What distribution are we using here? Typically, when we don't specify a distribution we mean the uniform one. But there is no uniform distribution on (all of) integers...

Slawekk:

Technically, it's a limit.

If you take the limit of (sum from 1 to n : probability(n has no perfect square factors))/n as n approaches infinity, the value approaches 6/π2.

Dunno if it's just my browser messing up, but don't you have Wallis' infinite product shown twice?

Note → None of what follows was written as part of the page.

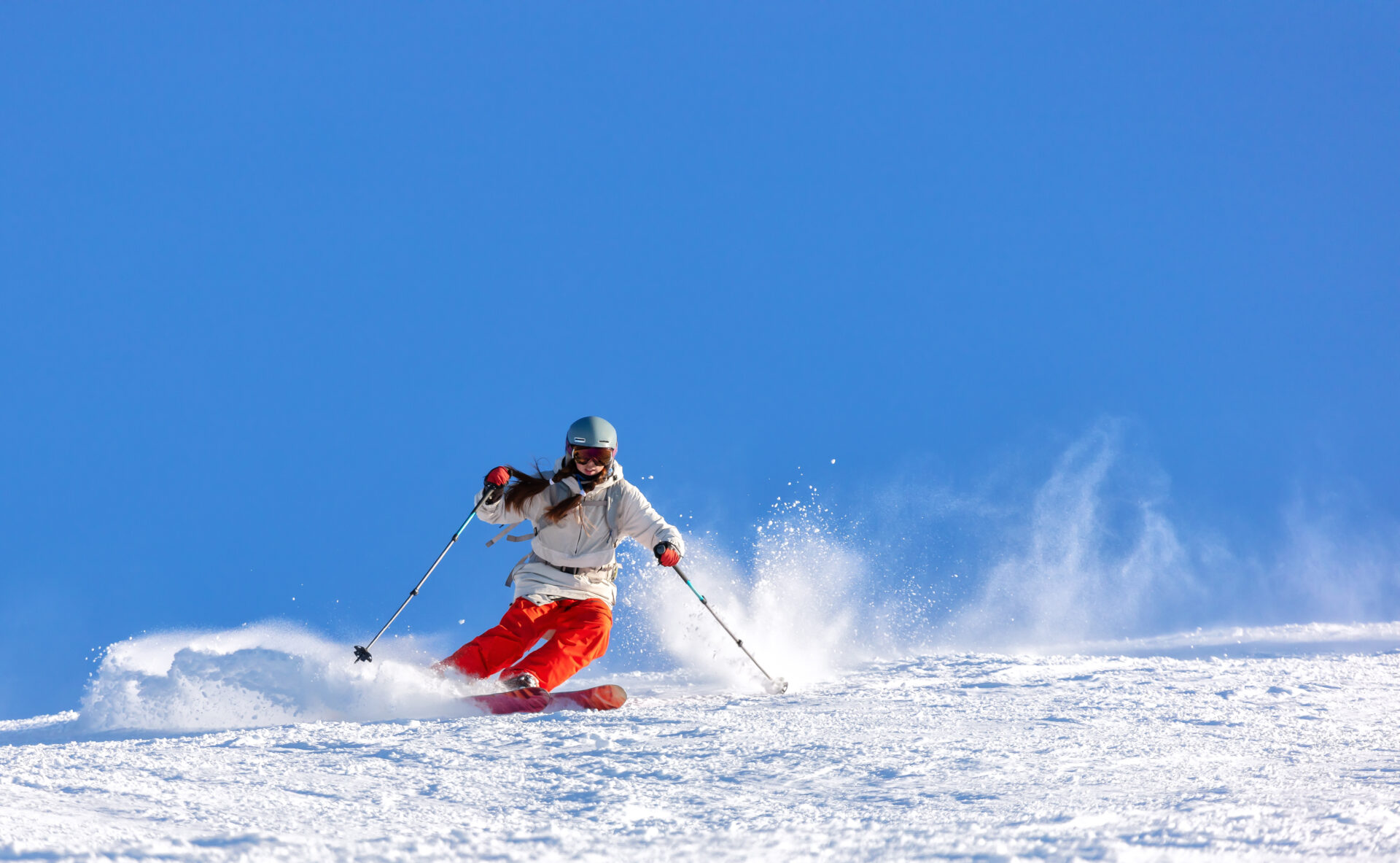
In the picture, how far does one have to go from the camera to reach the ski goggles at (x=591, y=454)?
6129 millimetres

Shouldn't the first one be Leibniz' infinite sum?

Slawekk:

He's making the integers a probability space like this: \mu(X) = lim_{n\to \infty} |X \cap n|/n.

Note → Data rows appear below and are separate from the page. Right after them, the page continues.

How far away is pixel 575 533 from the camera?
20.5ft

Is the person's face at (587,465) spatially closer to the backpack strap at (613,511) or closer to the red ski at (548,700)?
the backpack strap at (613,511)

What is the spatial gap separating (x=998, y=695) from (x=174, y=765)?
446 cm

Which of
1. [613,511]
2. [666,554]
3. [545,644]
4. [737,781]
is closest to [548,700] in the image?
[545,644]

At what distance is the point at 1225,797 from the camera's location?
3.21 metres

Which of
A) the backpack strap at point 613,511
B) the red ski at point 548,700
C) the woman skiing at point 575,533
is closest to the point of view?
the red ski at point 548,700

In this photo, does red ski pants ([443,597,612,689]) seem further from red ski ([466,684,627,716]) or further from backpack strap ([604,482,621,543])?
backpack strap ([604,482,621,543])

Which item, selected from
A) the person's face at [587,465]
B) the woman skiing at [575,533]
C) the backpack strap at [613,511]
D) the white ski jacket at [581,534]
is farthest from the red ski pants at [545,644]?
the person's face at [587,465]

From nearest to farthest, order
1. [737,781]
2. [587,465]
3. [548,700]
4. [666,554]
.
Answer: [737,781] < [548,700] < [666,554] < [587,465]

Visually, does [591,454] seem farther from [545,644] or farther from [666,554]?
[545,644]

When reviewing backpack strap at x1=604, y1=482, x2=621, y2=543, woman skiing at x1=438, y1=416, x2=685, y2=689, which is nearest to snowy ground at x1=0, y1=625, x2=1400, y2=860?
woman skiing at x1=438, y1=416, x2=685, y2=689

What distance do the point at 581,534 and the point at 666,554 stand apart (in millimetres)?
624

Not only Zu Chongzhi (around 500AD) but also

Liu Hui (around 250AD) - 3.14159

I memorize 10 digits per day to keep my memory sharp. By now, I have pi memorized to several 100s. The way I memorize the number is to divide a long section of numbers into groups of 10, like:

1415926535 8979323846 2643383279

Then, I further sub divide a group of 10 digits into two numbers:

14 15 92 65 35 | 89 79 32 38 46 | 26 43....

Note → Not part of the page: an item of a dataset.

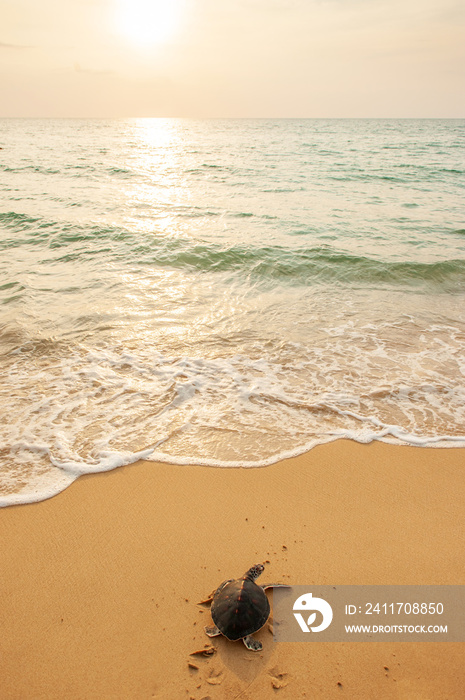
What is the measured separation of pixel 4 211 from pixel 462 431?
1442 cm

By storing these numbers in my brain this way, I can recall them by easily saying "fourteen fifteen ninety two...etc", instead of saying "hundred and fourty one, five hundred and ninety two..." which is some what more difficult.

Remember, the key to memorizing anything is organizing information in the brain.

Facinating,

the most amazing thing is to realize the ratio of circumference to diameter is always constant, this can practically concluded easily , but to arrive and this conclusion theoritcally might have been difficult , especially in ealier days when there no concept of limits , i am still looking for geometrical theorm which says pi = circuference/diameter

A minor quibble on place names. You follow the well-established practice of referring to ancient Iraq as "Babylon". Everyone does this. Actually much of the math that gets credited to Babylon comes from Sumer and other ancient locales. (Babylon may seem ancient, but consider how old the culture was when Hammurabi established his empire there!) You could refer to "Mesopotamian math", but then we don't normally say "Nilotic" or "Gangetic" or "Yaluvian" [?!?] math (although some do). Normally we refer to the math of ancient "Egypt" or "India" or "China", even though those names are anachronistic -- and not even the currently correct native names! (India is "Bharat", etc.) Why not just be consistent and refer "ancient Iraq" rather than "Babylon"?

parik--

There's a 'similarity' argument that proves what you are looking for. Since all the properties of a circle have to be functions functions of a single parameter (the radius), one concludes right away that any two 'one-dimensional length' properties (such as the diameter and the circumference) have to be proportional.

Hi,

Can you provide some usage of pi in real world where I can explaing to students and public in general.

thanks

Krishna

My father's favorite stupid little math joke:

pi r squared? cake are square. Pie are round.

Er, is it my browser, or do you have product notation where it should be sum?